> _Records from a data collection_:
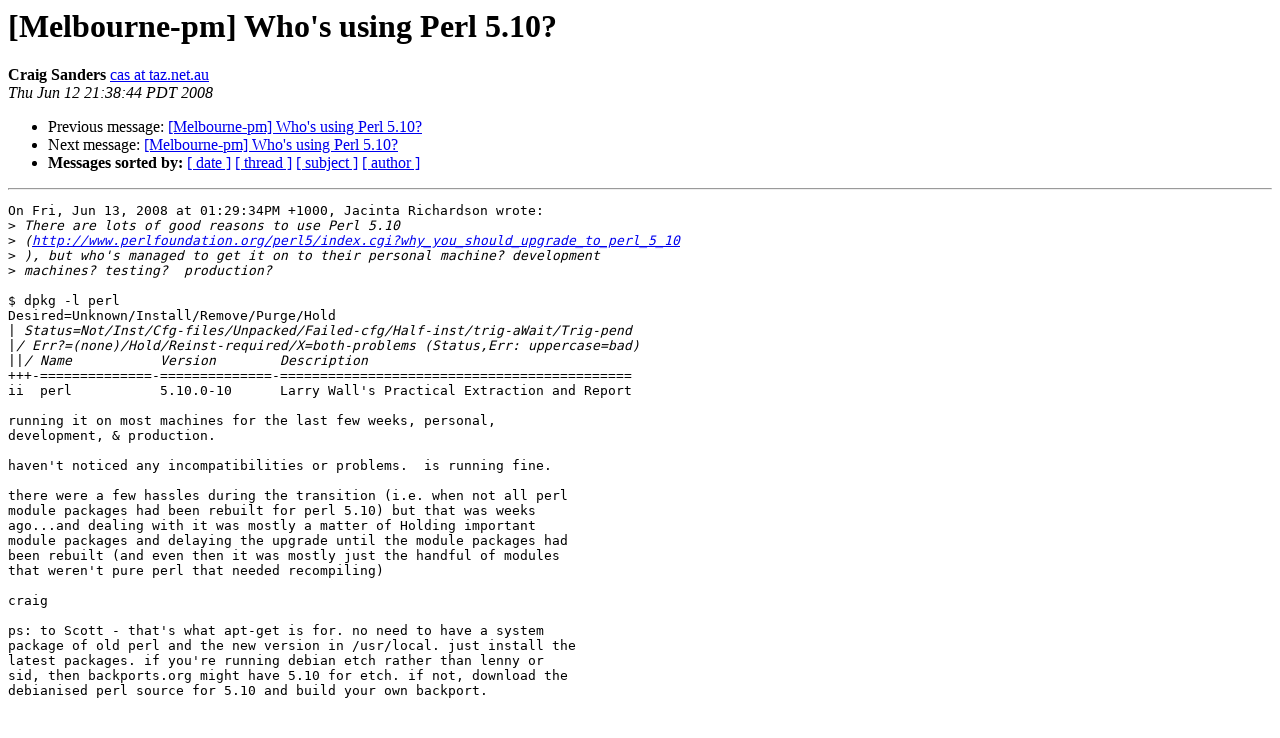

--- FILE ---
content_type: text/html
request_url: https://mail.pm.org/pipermail/melbourne-pm/2008-June/002867.html
body_size: 3940
content:
<!DOCTYPE HTML PUBLIC "-//W3C//DTD HTML 3.2//EN">
<HTML>
 <HEAD>
   <TITLE> [Melbourne-pm] Who's using Perl 5.10?
   </TITLE>
   <LINK REL="Index" HREF="index.html" >
   <LINK REL="made" HREF="mailto:melbourne-pm%40pm.org?Subject=%5BMelbourne-pm%5D%20Who%27s%20using%20Perl%205.10%3F&In-Reply-To=4851E99E.4010000%40perltraining.com.au">
   <META NAME="robots" CONTENT="index,nofollow">
   <META http-equiv="Content-Type" content="text/html; charset=us-ascii">
   <LINK REL="Previous"  HREF="002866.html">
   <LINK REL="Next"  HREF="002868.html">
 </HEAD>
 <BODY BGCOLOR="#ffffff">
   <H1>[Melbourne-pm] Who's using Perl 5.10?</H1>
    <B>Craig Sanders</B> 
    <A HREF="mailto:melbourne-pm%40pm.org?Subject=%5BMelbourne-pm%5D%20Who%27s%20using%20Perl%205.10%3F&In-Reply-To=4851E99E.4010000%40perltraining.com.au"
       TITLE="[Melbourne-pm] Who's using Perl 5.10?">cas at taz.net.au
       </A><BR>
    <I>Thu Jun 12 21:38:44 PDT 2008</I>
    <P><UL>
        <LI>Previous message: <A HREF="002866.html">[Melbourne-pm] Who's using Perl 5.10?
</A></li>
        <LI>Next message: <A HREF="002868.html">[Melbourne-pm] Who's using Perl 5.10?
</A></li>
         <LI> <B>Messages sorted by:</B> 
              <a href="date.html#2867">[ date ]</a>
              <a href="thread.html#2867">[ thread ]</a>
              <a href="subject.html#2867">[ subject ]</a>
              <a href="author.html#2867">[ author ]</a>
         </LI>
       </UL>
    <HR>  
<!--beginarticle-->
<PRE>On Fri, Jun 13, 2008 at 01:29:34PM +1000, Jacinta Richardson wrote:
&gt;<i> There are lots of good reasons to use Perl 5.10
</I>&gt;<i> (<A HREF="http://www.perlfoundation.org/perl5/index.cgi?why_you_should_upgrade_to_perl_5_10">http://www.perlfoundation.org/perl5/index.cgi?why_you_should_upgrade_to_perl_5_10</A>
</I>&gt;<i> ), but who's managed to get it on to their personal machine? development
</I>&gt;<i> machines? testing?  production?
</I>
$ dpkg -l perl
Desired=Unknown/Install/Remove/Purge/Hold
|<i> Status=Not/Inst/Cfg-files/Unpacked/Failed-cfg/Half-inst/trig-aWait/Trig-pend
</I>|<i>/ Err?=(none)/Hold/Reinst-required/X=both-problems (Status,Err: uppercase=bad)
</I>||<i>/ Name           Version        Description
</I>+++-==============-==============-============================================
ii  perl           5.10.0-10      Larry Wall's Practical Extraction and Report

running it on most machines for the last few weeks, personal,
development, &amp; production.

haven't noticed any incompatibilities or problems.  is running fine.

there were a few hassles during the transition (i.e. when not all perl
module packages had been rebuilt for perl 5.10) but that was weeks
ago...and dealing with it was mostly a matter of Holding important
module packages and delaying the upgrade until the module packages had
been rebuilt (and even then it was mostly just the handful of modules
that weren't pure perl that needed recompiling)

craig

ps: to Scott - that's what apt-get is for. no need to have a system
package of old perl and the new version in /usr/local. just install the
latest packages. if you're running debian etch rather than lenny or
sid, then backports.org might have 5.10 for etch. if not, download the
debianised perl source for 5.10 and build your own backport.

-- 
craig sanders &lt;<A HREF="http://mail.pm.org/mailman/listinfo/melbourne-pm">cas at taz.net.au</A>&gt;
</PRE>


<!--endarticle-->
    <HR>
    <P><UL>
        <!--threads-->
	<LI>Previous message: <A HREF="002866.html">[Melbourne-pm] Who's using Perl 5.10?
</A></li>
	<LI>Next message: <A HREF="002868.html">[Melbourne-pm] Who's using Perl 5.10?
</A></li>
         <LI> <B>Messages sorted by:</B> 
              <a href="date.html#2867">[ date ]</a>
              <a href="thread.html#2867">[ thread ]</a>
              <a href="subject.html#2867">[ subject ]</a>
              <a href="author.html#2867">[ author ]</a>
         </LI>
       </UL>

<hr>
<a href="http://mail.pm.org/mailman/listinfo/melbourne-pm">More information about the Melbourne-pm
mailing list</a><br>
</body></html>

> _WORK TO BE COMPLETED_:
A word-for-word copy of all the data, without pictures, is the expected output.

> _RESPONSE BELOW_:
--- FILE ---
content_type: text/html
request_url: https://mail.pm.org/pipermail/melbourne-pm/2008-June/002867.html
body_size: 3940
content:
<!DOCTYPE HTML PUBLIC "-//W3C//DTD HTML 3.2//EN">
<HTML>
 <HEAD>
   <TITLE> [Melbourne-pm] Who's using Perl 5.10?
   </TITLE>
   <LINK REL="Index" HREF="index.html" >
   <LINK REL="made" HREF="mailto:melbourne-pm%40pm.org?Subject=%5BMelbourne-pm%5D%20Who%27s%20using%20Perl%205.10%3F&In-Reply-To=4851E99E.4010000%40perltraining.com.au">
   <META NAME="robots" CONTENT="index,nofollow">
   <META http-equiv="Content-Type" content="text/html; charset=us-ascii">
   <LINK REL="Previous"  HREF="002866.html">
   <LINK REL="Next"  HREF="002868.html">
 </HEAD>
 <BODY BGCOLOR="#ffffff">
   <H1>[Melbourne-pm] Who's using Perl 5.10?</H1>
    <B>Craig Sanders</B> 
    <A HREF="mailto:melbourne-pm%40pm.org?Subject=%5BMelbourne-pm%5D%20Who%27s%20using%20Perl%205.10%3F&In-Reply-To=4851E99E.4010000%40perltraining.com.au"
       TITLE="[Melbourne-pm] Who's using Perl 5.10?">cas at taz.net.au
       </A><BR>
    <I>Thu Jun 12 21:38:44 PDT 2008</I>
    <P><UL>
        <LI>Previous message: <A HREF="002866.html">[Melbourne-pm] Who's using Perl 5.10?
</A></li>
        <LI>Next message: <A HREF="002868.html">[Melbourne-pm] Who's using Perl 5.10?
</A></li>
         <LI> <B>Messages sorted by:</B> 
              <a href="date.html#2867">[ date ]</a>
              <a href="thread.html#2867">[ thread ]</a>
              <a href="subject.html#2867">[ subject ]</a>
              <a href="author.html#2867">[ author ]</a>
         </LI>
       </UL>
    <HR>  
<!--beginarticle-->
<PRE>On Fri, Jun 13, 2008 at 01:29:34PM +1000, Jacinta Richardson wrote:
&gt;<i> There are lots of good reasons to use Perl 5.10
</I>&gt;<i> (<A HREF="http://www.perlfoundation.org/perl5/index.cgi?why_you_should_upgrade_to_perl_5_10">http://www.perlfoundation.org/perl5/index.cgi?why_you_should_upgrade_to_perl_5_10</A>
</I>&gt;<i> ), but who's managed to get it on to their personal machine? development
</I>&gt;<i> machines? testing?  production?
</I>
$ dpkg -l perl
Desired=Unknown/Install/Remove/Purge/Hold
|<i> Status=Not/Inst/Cfg-files/Unpacked/Failed-cfg/Half-inst/trig-aWait/Trig-pend
</I>|<i>/ Err?=(none)/Hold/Reinst-required/X=both-problems (Status,Err: uppercase=bad)
</I>||<i>/ Name           Version        Description
</I>+++-==============-==============-============================================
ii  perl           5.10.0-10      Larry Wall's Practical Extraction and Report

running it on most machines for the last few weeks, personal,
development, &amp; production.

haven't noticed any incompatibilities or problems.  is running fine.

there were a few hassles during the transition (i.e. when not all perl
module packages had been rebuilt for perl 5.10) but that was weeks
ago...and dealing with it was mostly a matter of Holding important
module packages and delaying the upgrade until the module packages had
been rebuilt (and even then it was mostly just the handful of modules
that weren't pure perl that needed recompiling)

craig

ps: to Scott - that's what apt-get is for. no need to have a system
package of old perl and the new version in /usr/local. just install the
latest packages. if you're running debian etch rather than lenny or
sid, then backports.org might have 5.10 for etch. if not, download the
debianised perl source for 5.10 and build your own backport.

-- 
craig sanders &lt;<A HREF="http://mail.pm.org/mailman/listinfo/melbourne-pm">cas at taz.net.au</A>&gt;
</PRE>


<!--endarticle-->
    <HR>
    <P><UL>
        <!--threads-->
	<LI>Previous message: <A HREF="002866.html">[Melbourne-pm] Who's using Perl 5.10?
</A></li>
	<LI>Next message: <A HREF="002868.html">[Melbourne-pm] Who's using Perl 5.10?
</A></li>
         <LI> <B>Messages sorted by:</B> 
              <a href="date.html#2867">[ date ]</a>
              <a href="thread.html#2867">[ thread ]</a>
              <a href="subject.html#2867">[ subject ]</a>
              <a href="author.html#2867">[ author ]</a>
         </LI>
       </UL>

<hr>
<a href="http://mail.pm.org/mailman/listinfo/melbourne-pm">More information about the Melbourne-pm
mailing list</a><br>
</body></html>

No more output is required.